Reading text:
[start]
Not that anyone would mistake the corporate giants that dominate media and telecom for innovators. The list of missed opportunities is endless: Broadcasters got free spectrum to go digital but have left it untouched for years; interactive television, long a reality in Europe, remains a visionary concept in the US; wireless carriers are still trying to figure out how to make a go of the mobile Internet without moving to Japan. Given past behavior, are the titans of the communications industry more likely to fight the future than move us toward it? “I have the same concern,” says Powell. “But I demand better reasons to take action than just, you can articulate a set of speculative horribles that might happen.”
Meanwhile, out there beyond the corporate walls, the innovations have kept coming. Network viewership has been dwindling for years, thanks to the introduction of cable and satellite. Television as we know it is threatened by personal video recorders that can bypass advertising and make time slots irrelevant. And though the recording companies have beaten back the free-music bogeyman with a massive legal onslaught, they’re still struggling to get out of shrink-wrap. In New York and Hollywood, fear is palpable: The news and entertainment industries of the 20th century are in danger of being creatively destroyed. “You can’t rest on your laurels at all,” says Stringer, the Sony exec. “The quo will lose its status instantaneously in the brave new world that Michael Powell is talking about. It creates a permanent anxiety, which is why many of these mergers take place. You protect yourself against the dark stranger around the corner — and you hope he’s put off by your size.”
[end]
Supplied data:
[start]
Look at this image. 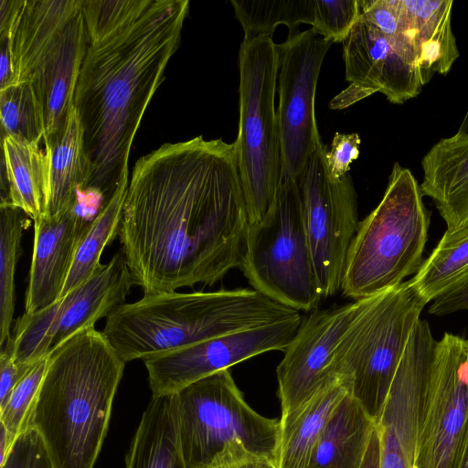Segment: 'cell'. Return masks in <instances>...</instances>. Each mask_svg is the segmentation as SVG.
Wrapping results in <instances>:
<instances>
[{"instance_id": "1", "label": "cell", "mask_w": 468, "mask_h": 468, "mask_svg": "<svg viewBox=\"0 0 468 468\" xmlns=\"http://www.w3.org/2000/svg\"><path fill=\"white\" fill-rule=\"evenodd\" d=\"M249 226L234 144L200 135L137 160L118 236L134 284L151 294L240 268Z\"/></svg>"}, {"instance_id": "2", "label": "cell", "mask_w": 468, "mask_h": 468, "mask_svg": "<svg viewBox=\"0 0 468 468\" xmlns=\"http://www.w3.org/2000/svg\"><path fill=\"white\" fill-rule=\"evenodd\" d=\"M188 0H154L133 24L90 44L73 106L92 174L88 190L107 202L115 191L144 113L176 51Z\"/></svg>"}, {"instance_id": "3", "label": "cell", "mask_w": 468, "mask_h": 468, "mask_svg": "<svg viewBox=\"0 0 468 468\" xmlns=\"http://www.w3.org/2000/svg\"><path fill=\"white\" fill-rule=\"evenodd\" d=\"M125 364L94 326L49 354L27 428L41 436L54 468H93Z\"/></svg>"}, {"instance_id": "4", "label": "cell", "mask_w": 468, "mask_h": 468, "mask_svg": "<svg viewBox=\"0 0 468 468\" xmlns=\"http://www.w3.org/2000/svg\"><path fill=\"white\" fill-rule=\"evenodd\" d=\"M299 314L254 289L163 292L116 308L102 334L127 363Z\"/></svg>"}, {"instance_id": "5", "label": "cell", "mask_w": 468, "mask_h": 468, "mask_svg": "<svg viewBox=\"0 0 468 468\" xmlns=\"http://www.w3.org/2000/svg\"><path fill=\"white\" fill-rule=\"evenodd\" d=\"M410 169L394 163L378 205L359 222L341 291L353 300L394 288L423 262L430 211Z\"/></svg>"}, {"instance_id": "6", "label": "cell", "mask_w": 468, "mask_h": 468, "mask_svg": "<svg viewBox=\"0 0 468 468\" xmlns=\"http://www.w3.org/2000/svg\"><path fill=\"white\" fill-rule=\"evenodd\" d=\"M426 303L409 282L362 299L334 351L331 375L377 422L397 367Z\"/></svg>"}, {"instance_id": "7", "label": "cell", "mask_w": 468, "mask_h": 468, "mask_svg": "<svg viewBox=\"0 0 468 468\" xmlns=\"http://www.w3.org/2000/svg\"><path fill=\"white\" fill-rule=\"evenodd\" d=\"M239 121L235 155L250 224L271 207L282 182L275 91L279 50L271 37H244L239 51Z\"/></svg>"}, {"instance_id": "8", "label": "cell", "mask_w": 468, "mask_h": 468, "mask_svg": "<svg viewBox=\"0 0 468 468\" xmlns=\"http://www.w3.org/2000/svg\"><path fill=\"white\" fill-rule=\"evenodd\" d=\"M254 290L296 311L313 312L324 298L295 178L281 182L266 214L250 224L240 267Z\"/></svg>"}, {"instance_id": "9", "label": "cell", "mask_w": 468, "mask_h": 468, "mask_svg": "<svg viewBox=\"0 0 468 468\" xmlns=\"http://www.w3.org/2000/svg\"><path fill=\"white\" fill-rule=\"evenodd\" d=\"M173 394L186 468H208L233 441L278 465L280 420L266 418L252 410L229 369L203 378Z\"/></svg>"}, {"instance_id": "10", "label": "cell", "mask_w": 468, "mask_h": 468, "mask_svg": "<svg viewBox=\"0 0 468 468\" xmlns=\"http://www.w3.org/2000/svg\"><path fill=\"white\" fill-rule=\"evenodd\" d=\"M134 285L122 250L51 305L20 316L5 342L17 365H32L124 303Z\"/></svg>"}, {"instance_id": "11", "label": "cell", "mask_w": 468, "mask_h": 468, "mask_svg": "<svg viewBox=\"0 0 468 468\" xmlns=\"http://www.w3.org/2000/svg\"><path fill=\"white\" fill-rule=\"evenodd\" d=\"M322 141L296 178L317 279L324 298L342 287L346 259L359 220L357 196L349 174L334 179Z\"/></svg>"}, {"instance_id": "12", "label": "cell", "mask_w": 468, "mask_h": 468, "mask_svg": "<svg viewBox=\"0 0 468 468\" xmlns=\"http://www.w3.org/2000/svg\"><path fill=\"white\" fill-rule=\"evenodd\" d=\"M332 44L311 28L289 34L277 44L282 182L299 176L322 141L314 100L320 69Z\"/></svg>"}, {"instance_id": "13", "label": "cell", "mask_w": 468, "mask_h": 468, "mask_svg": "<svg viewBox=\"0 0 468 468\" xmlns=\"http://www.w3.org/2000/svg\"><path fill=\"white\" fill-rule=\"evenodd\" d=\"M468 412V339L437 341L419 410L412 468H450Z\"/></svg>"}, {"instance_id": "14", "label": "cell", "mask_w": 468, "mask_h": 468, "mask_svg": "<svg viewBox=\"0 0 468 468\" xmlns=\"http://www.w3.org/2000/svg\"><path fill=\"white\" fill-rule=\"evenodd\" d=\"M302 320L299 314L143 359L153 396L176 393L193 382L262 353L285 351Z\"/></svg>"}, {"instance_id": "15", "label": "cell", "mask_w": 468, "mask_h": 468, "mask_svg": "<svg viewBox=\"0 0 468 468\" xmlns=\"http://www.w3.org/2000/svg\"><path fill=\"white\" fill-rule=\"evenodd\" d=\"M437 340L427 321L414 327L377 421L380 468H412L421 391Z\"/></svg>"}, {"instance_id": "16", "label": "cell", "mask_w": 468, "mask_h": 468, "mask_svg": "<svg viewBox=\"0 0 468 468\" xmlns=\"http://www.w3.org/2000/svg\"><path fill=\"white\" fill-rule=\"evenodd\" d=\"M361 303L316 309L303 317L276 369L282 414L293 410L333 378L334 351Z\"/></svg>"}, {"instance_id": "17", "label": "cell", "mask_w": 468, "mask_h": 468, "mask_svg": "<svg viewBox=\"0 0 468 468\" xmlns=\"http://www.w3.org/2000/svg\"><path fill=\"white\" fill-rule=\"evenodd\" d=\"M346 80L395 104L417 97L424 86L417 60L358 16L343 42Z\"/></svg>"}, {"instance_id": "18", "label": "cell", "mask_w": 468, "mask_h": 468, "mask_svg": "<svg viewBox=\"0 0 468 468\" xmlns=\"http://www.w3.org/2000/svg\"><path fill=\"white\" fill-rule=\"evenodd\" d=\"M92 219L80 208L34 220V245L25 313L38 312L59 298L77 247Z\"/></svg>"}, {"instance_id": "19", "label": "cell", "mask_w": 468, "mask_h": 468, "mask_svg": "<svg viewBox=\"0 0 468 468\" xmlns=\"http://www.w3.org/2000/svg\"><path fill=\"white\" fill-rule=\"evenodd\" d=\"M89 45L80 9L69 20L29 79L44 112V139L58 132L66 123Z\"/></svg>"}, {"instance_id": "20", "label": "cell", "mask_w": 468, "mask_h": 468, "mask_svg": "<svg viewBox=\"0 0 468 468\" xmlns=\"http://www.w3.org/2000/svg\"><path fill=\"white\" fill-rule=\"evenodd\" d=\"M43 141L48 165L44 216L56 218L80 205V193L88 190L92 174L82 124L74 106L64 126Z\"/></svg>"}, {"instance_id": "21", "label": "cell", "mask_w": 468, "mask_h": 468, "mask_svg": "<svg viewBox=\"0 0 468 468\" xmlns=\"http://www.w3.org/2000/svg\"><path fill=\"white\" fill-rule=\"evenodd\" d=\"M423 196L431 197L454 229L468 223V135L454 134L436 143L421 160Z\"/></svg>"}, {"instance_id": "22", "label": "cell", "mask_w": 468, "mask_h": 468, "mask_svg": "<svg viewBox=\"0 0 468 468\" xmlns=\"http://www.w3.org/2000/svg\"><path fill=\"white\" fill-rule=\"evenodd\" d=\"M81 5L82 0H26L16 26L8 37L13 84L30 79Z\"/></svg>"}, {"instance_id": "23", "label": "cell", "mask_w": 468, "mask_h": 468, "mask_svg": "<svg viewBox=\"0 0 468 468\" xmlns=\"http://www.w3.org/2000/svg\"><path fill=\"white\" fill-rule=\"evenodd\" d=\"M348 394H351L349 384L335 376L293 410L282 414L279 468L307 467L322 431Z\"/></svg>"}, {"instance_id": "24", "label": "cell", "mask_w": 468, "mask_h": 468, "mask_svg": "<svg viewBox=\"0 0 468 468\" xmlns=\"http://www.w3.org/2000/svg\"><path fill=\"white\" fill-rule=\"evenodd\" d=\"M425 85L435 73L446 75L459 57L452 28V0H402Z\"/></svg>"}, {"instance_id": "25", "label": "cell", "mask_w": 468, "mask_h": 468, "mask_svg": "<svg viewBox=\"0 0 468 468\" xmlns=\"http://www.w3.org/2000/svg\"><path fill=\"white\" fill-rule=\"evenodd\" d=\"M376 425L348 394L322 431L306 468H360Z\"/></svg>"}, {"instance_id": "26", "label": "cell", "mask_w": 468, "mask_h": 468, "mask_svg": "<svg viewBox=\"0 0 468 468\" xmlns=\"http://www.w3.org/2000/svg\"><path fill=\"white\" fill-rule=\"evenodd\" d=\"M126 468H186L174 394L152 396L127 452Z\"/></svg>"}, {"instance_id": "27", "label": "cell", "mask_w": 468, "mask_h": 468, "mask_svg": "<svg viewBox=\"0 0 468 468\" xmlns=\"http://www.w3.org/2000/svg\"><path fill=\"white\" fill-rule=\"evenodd\" d=\"M2 141L1 165L9 187V204L36 220L45 214L48 197V165L37 143L13 136Z\"/></svg>"}, {"instance_id": "28", "label": "cell", "mask_w": 468, "mask_h": 468, "mask_svg": "<svg viewBox=\"0 0 468 468\" xmlns=\"http://www.w3.org/2000/svg\"><path fill=\"white\" fill-rule=\"evenodd\" d=\"M468 279V223L446 229L409 283L427 304Z\"/></svg>"}, {"instance_id": "29", "label": "cell", "mask_w": 468, "mask_h": 468, "mask_svg": "<svg viewBox=\"0 0 468 468\" xmlns=\"http://www.w3.org/2000/svg\"><path fill=\"white\" fill-rule=\"evenodd\" d=\"M128 179L129 170L126 167L115 191L97 211L81 238L58 299L89 279L102 265L101 255L119 232Z\"/></svg>"}, {"instance_id": "30", "label": "cell", "mask_w": 468, "mask_h": 468, "mask_svg": "<svg viewBox=\"0 0 468 468\" xmlns=\"http://www.w3.org/2000/svg\"><path fill=\"white\" fill-rule=\"evenodd\" d=\"M244 37H271L279 25L297 32L301 24H317V0H230Z\"/></svg>"}, {"instance_id": "31", "label": "cell", "mask_w": 468, "mask_h": 468, "mask_svg": "<svg viewBox=\"0 0 468 468\" xmlns=\"http://www.w3.org/2000/svg\"><path fill=\"white\" fill-rule=\"evenodd\" d=\"M28 217L11 204L0 205V346L11 335L15 311V273Z\"/></svg>"}, {"instance_id": "32", "label": "cell", "mask_w": 468, "mask_h": 468, "mask_svg": "<svg viewBox=\"0 0 468 468\" xmlns=\"http://www.w3.org/2000/svg\"><path fill=\"white\" fill-rule=\"evenodd\" d=\"M0 118L1 138L9 135L37 144L44 139V112L29 80L0 90Z\"/></svg>"}, {"instance_id": "33", "label": "cell", "mask_w": 468, "mask_h": 468, "mask_svg": "<svg viewBox=\"0 0 468 468\" xmlns=\"http://www.w3.org/2000/svg\"><path fill=\"white\" fill-rule=\"evenodd\" d=\"M154 0H82L90 44L101 41L135 22Z\"/></svg>"}, {"instance_id": "34", "label": "cell", "mask_w": 468, "mask_h": 468, "mask_svg": "<svg viewBox=\"0 0 468 468\" xmlns=\"http://www.w3.org/2000/svg\"><path fill=\"white\" fill-rule=\"evenodd\" d=\"M48 356L37 361L15 387L9 400L0 411V423L16 439L27 429L29 415L45 377Z\"/></svg>"}, {"instance_id": "35", "label": "cell", "mask_w": 468, "mask_h": 468, "mask_svg": "<svg viewBox=\"0 0 468 468\" xmlns=\"http://www.w3.org/2000/svg\"><path fill=\"white\" fill-rule=\"evenodd\" d=\"M317 10L311 29L333 43L344 42L360 14L358 0H317Z\"/></svg>"}, {"instance_id": "36", "label": "cell", "mask_w": 468, "mask_h": 468, "mask_svg": "<svg viewBox=\"0 0 468 468\" xmlns=\"http://www.w3.org/2000/svg\"><path fill=\"white\" fill-rule=\"evenodd\" d=\"M0 468H54L39 433L27 428L17 436Z\"/></svg>"}, {"instance_id": "37", "label": "cell", "mask_w": 468, "mask_h": 468, "mask_svg": "<svg viewBox=\"0 0 468 468\" xmlns=\"http://www.w3.org/2000/svg\"><path fill=\"white\" fill-rule=\"evenodd\" d=\"M360 137L357 133H335L330 150L325 152L329 175L339 179L348 174L350 164L359 155Z\"/></svg>"}, {"instance_id": "38", "label": "cell", "mask_w": 468, "mask_h": 468, "mask_svg": "<svg viewBox=\"0 0 468 468\" xmlns=\"http://www.w3.org/2000/svg\"><path fill=\"white\" fill-rule=\"evenodd\" d=\"M208 468H278L270 459L248 450L241 442H229Z\"/></svg>"}, {"instance_id": "39", "label": "cell", "mask_w": 468, "mask_h": 468, "mask_svg": "<svg viewBox=\"0 0 468 468\" xmlns=\"http://www.w3.org/2000/svg\"><path fill=\"white\" fill-rule=\"evenodd\" d=\"M35 364L17 365L12 358L11 349L7 346H5L1 348L0 411L3 410L6 406L16 384Z\"/></svg>"}, {"instance_id": "40", "label": "cell", "mask_w": 468, "mask_h": 468, "mask_svg": "<svg viewBox=\"0 0 468 468\" xmlns=\"http://www.w3.org/2000/svg\"><path fill=\"white\" fill-rule=\"evenodd\" d=\"M468 310V279L432 301L429 313L442 316Z\"/></svg>"}, {"instance_id": "41", "label": "cell", "mask_w": 468, "mask_h": 468, "mask_svg": "<svg viewBox=\"0 0 468 468\" xmlns=\"http://www.w3.org/2000/svg\"><path fill=\"white\" fill-rule=\"evenodd\" d=\"M26 0H0V38L14 31Z\"/></svg>"}, {"instance_id": "42", "label": "cell", "mask_w": 468, "mask_h": 468, "mask_svg": "<svg viewBox=\"0 0 468 468\" xmlns=\"http://www.w3.org/2000/svg\"><path fill=\"white\" fill-rule=\"evenodd\" d=\"M14 82L12 58L9 39L0 38V90Z\"/></svg>"}, {"instance_id": "43", "label": "cell", "mask_w": 468, "mask_h": 468, "mask_svg": "<svg viewBox=\"0 0 468 468\" xmlns=\"http://www.w3.org/2000/svg\"><path fill=\"white\" fill-rule=\"evenodd\" d=\"M370 95L372 93L369 91L350 84L347 89L331 100L329 107L335 110L345 109Z\"/></svg>"}, {"instance_id": "44", "label": "cell", "mask_w": 468, "mask_h": 468, "mask_svg": "<svg viewBox=\"0 0 468 468\" xmlns=\"http://www.w3.org/2000/svg\"><path fill=\"white\" fill-rule=\"evenodd\" d=\"M450 468H468V412Z\"/></svg>"}, {"instance_id": "45", "label": "cell", "mask_w": 468, "mask_h": 468, "mask_svg": "<svg viewBox=\"0 0 468 468\" xmlns=\"http://www.w3.org/2000/svg\"><path fill=\"white\" fill-rule=\"evenodd\" d=\"M360 468H380V443L377 425Z\"/></svg>"}, {"instance_id": "46", "label": "cell", "mask_w": 468, "mask_h": 468, "mask_svg": "<svg viewBox=\"0 0 468 468\" xmlns=\"http://www.w3.org/2000/svg\"><path fill=\"white\" fill-rule=\"evenodd\" d=\"M0 425V466H2L16 439L8 432L2 423Z\"/></svg>"}, {"instance_id": "47", "label": "cell", "mask_w": 468, "mask_h": 468, "mask_svg": "<svg viewBox=\"0 0 468 468\" xmlns=\"http://www.w3.org/2000/svg\"><path fill=\"white\" fill-rule=\"evenodd\" d=\"M457 134L468 135V108L460 124Z\"/></svg>"}]
</instances>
[end]
Exercise requirements:
Please list every place name that appears in the text on media and telecom. The records play no part in the task.

Result of this exercise:
Europe, the US, Japan, New York, Hollywood